On Friday, as Duke made easy work out of 15th-seeded Troy, South Carolina fans practiced their catcalls — especially when Allen touched the ball, when he shot free throws, when Allen’s feet became tangled in the first half and his body smacked onto the hardwood.
Allen is as fundamentally sound and clutch as he is skilled at finding new ways to trip or kick opponents, maybe the finest Duke villain since J.J. Redick. Krzyzewski suspended Allen for a game earlier this season, controversy has seemed to follow the junior guard from arena to arena, Allen kept pushing the limits and alternating between enraging opposing fans and averaging 14.1 points to help break their hearts.
He is, in other words, so very Duke.
“My job is to give energy,” Allen told reporters after his team’s 87-65 first-round win against Troy, and the player is as good at energizing his teammates as he is at inciting other teams’ fans.

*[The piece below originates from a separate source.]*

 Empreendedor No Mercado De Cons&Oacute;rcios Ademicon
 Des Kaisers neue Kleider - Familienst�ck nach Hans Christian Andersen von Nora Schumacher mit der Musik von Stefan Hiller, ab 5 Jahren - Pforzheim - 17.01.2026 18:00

When he jogged onto the floor a few minutes after the game began, the arena welcomed him with the loudest boos of the day. The man, like his coach — Krzyzewski rarely walks onto the floor before games alongside his follow coaches, preferring to enter a little later and alone — likes to make an entrance.
South Carolina, by the way, helped create Duke basketball. It’s a dusty, old piece of trivia among fans with a well-earned inferiority complex — the Gamecocks’ first-round victory against Marquette was their first NCAA tournament win in 44 years — but it’s nevertheless a deep-seated reason South Carolina fans will be ready for Sunday’s contest.
The Gamecocks, who participated in the ACC alongside Duke until 1971, had some bad luck (and were the victims of poor long-term planning) a few years after that. After the 1979-80 season, South Carolina’s administration grew tired of playing in the National Invitation Tournament and forced Frank McGuire, their Hall of Fame coach, into retirement. The school’s search for a replacement landed on Duke Coach Bill Foster, who had been a solid leader in Durham; just before he made the move to Columbia, he had led the Blue Devils to the ACC tournament championship.
Anyway, when Foster left, Duke administrators were listless. They had to find a replacement, and eventually they looked deep into college basketball’s ranks to find Army’s 33-year-old coach, an unproven but disciplined man named Mike Krzyzewski.
The short version of what came next is that Krzyzewski, of course, reinvented Duke basketball and has become one of the finest coaches in basketball history; now 70, “Coach K” has won five national titles and reached a dozen Final Fours. South Carolina, by the way, has reached the NCAA tournament since 1980 the same number of times Duke has cut down the nets as national champs. Foster lasted six seasons and never reached the NCAA tournament.
So there’s some resentment. Which, in the absence of sustained joy in most South Carolina sports, has become a go-to emotion in Columbia.
Then again, Sunday will offer a chance at some measure of redemption, though fulfilling that would require a massive upset (albeit on an arena floor that, because of political disputes in North Carolina, is actually closer to South Carolina’s campus than either of the higher-seeded programs from Tobacco Road).
“We need to be real good to be able to compete with a team like Duke in a couple of days,” Gamecocks Coach Frank Martin said late Friday, shortly before midnight. By then, the Blue Devils were already preparing for Sunday, when that evening — just after UNC finishes its game against Arkansas — Duke players and coaches will stride onto the floor as a collection of villains these parts have scarcely ever seen.